### Extracted text
# # # # #
A credit score is a three-digit number that represents your creditworthiness. Lenders use it to evaluate how likely you are to repay borrowed money. Your score is calculated based on information in your credit report, which includes details about your borrowing and payment history.

In simple terms, your credit score helps lenders decide:

  • Whether to approve your credit application

  • What interest rate you qualify for

  • How much you can borrow

The higher your credit score, the more favorable your borrowing options tend to be.


Why Your Credit Score Matters

Your credit score impacts more areas of your life than you may realize. While it’s commonly associated with loans and credit cards, it can also influence other financial and lifestyle decisions.

A strong credit score can help you:

  • Qualify for lower interest rates on auto loans, mortgages and personal loans

  • Save money over time by paying less in interest

  • Gain easier approval for credit cards and financing

  • Strengthen your overall financial profile

On the other hand, a lower credit score may result in higher interest rates, limited borrowing options or loan denials. That’s why monitoring and maintaining your credit score is an important part of long-term financial success.


What Affects Your Credit Score?

While credit scoring models may vary slightly, most scores are influenced by the same core factors:

  • Payment History: Paying your bills on time is one of the most important factors in your credit score. Late or missed payments can have a significant negative impact.
# # # # #
### Job item a
Can you quote the records from the line with "Clementoni Puzzle High" up to and including the line with "This Month in Desi Artesia: August 2026", keeping each line word for word and leaving out the pictures?

### Given data
# # # # #
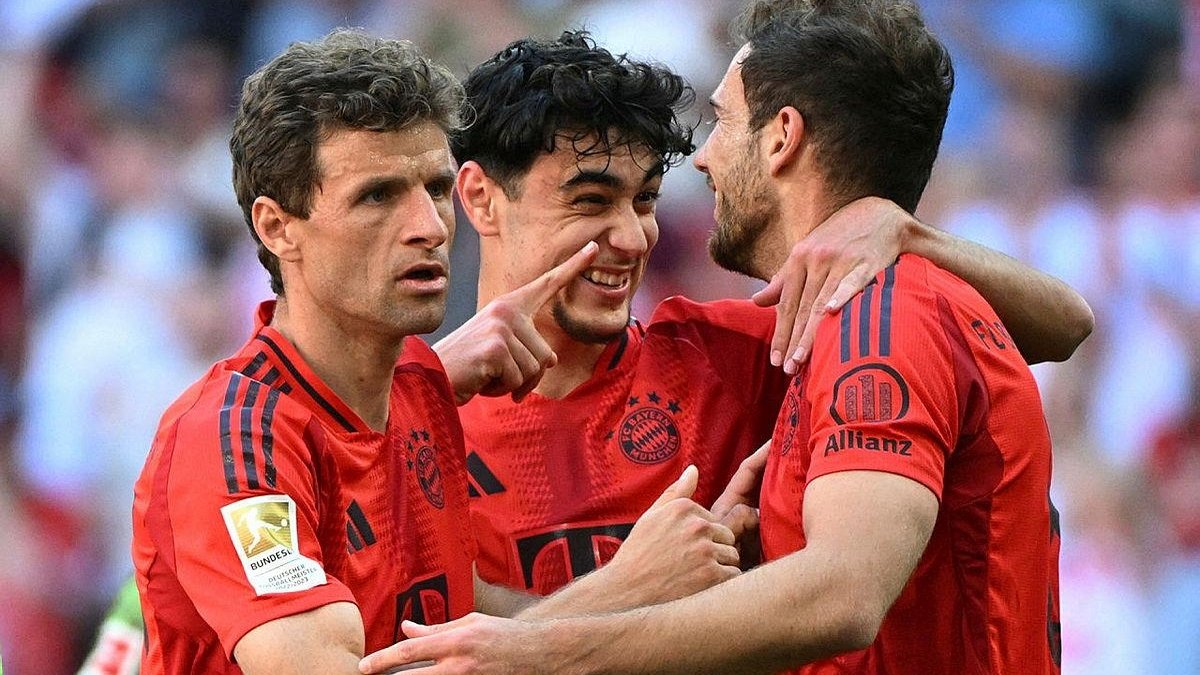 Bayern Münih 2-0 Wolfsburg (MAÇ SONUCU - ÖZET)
# # # # #
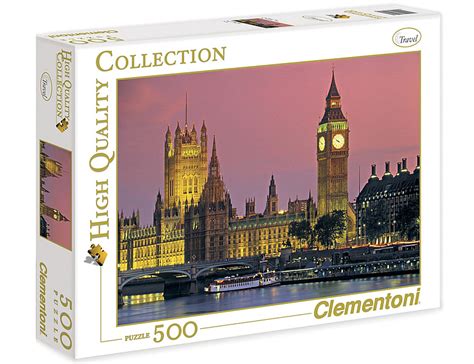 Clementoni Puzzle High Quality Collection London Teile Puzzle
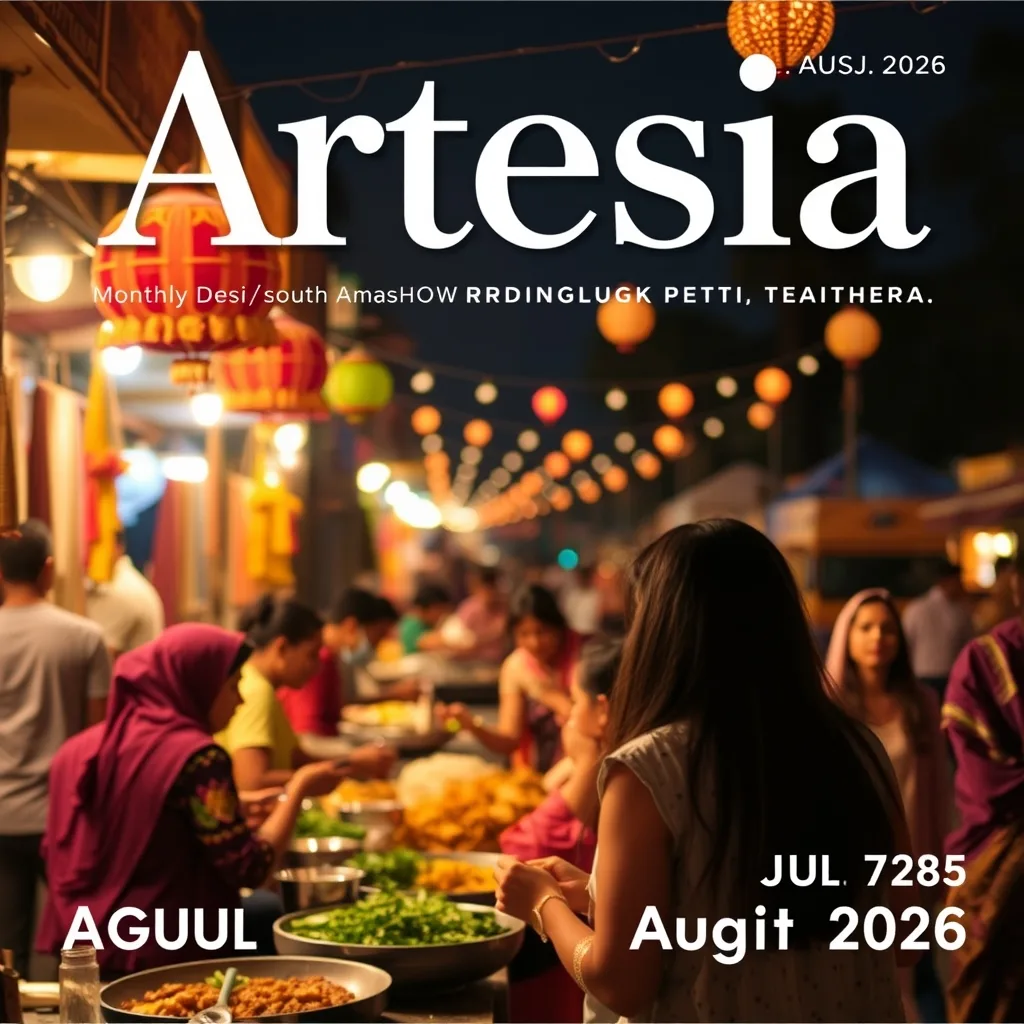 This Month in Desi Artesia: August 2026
# # # # #
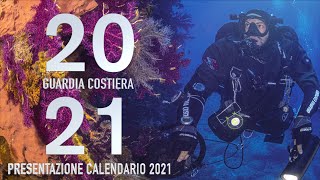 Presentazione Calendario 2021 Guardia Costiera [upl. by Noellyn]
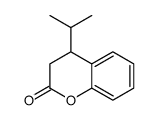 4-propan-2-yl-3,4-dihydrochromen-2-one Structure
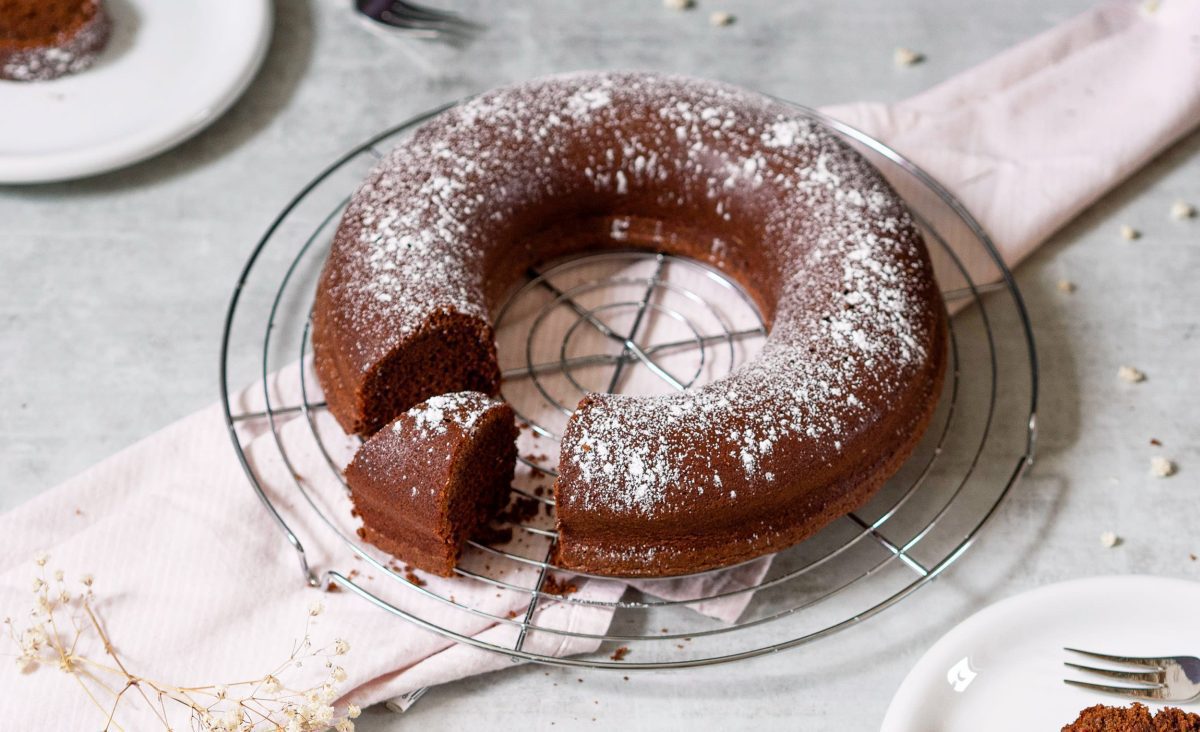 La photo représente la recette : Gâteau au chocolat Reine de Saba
# # # # #
### Job item b
Print the passage of the credit score text from "On the other" up to and including "long-term financial success.", word for word.

### Result a
 Clementoni Puzzle High Quality Collection London Teile Puzzle
 This Month in Desi Artesia: August 2026

### Result b
On the other hand, a lower credit score may result in higher interest rates, limited borrowing options or loan denials. That’s why monitoring and maintaining your credit score is an important part of long-term financial success.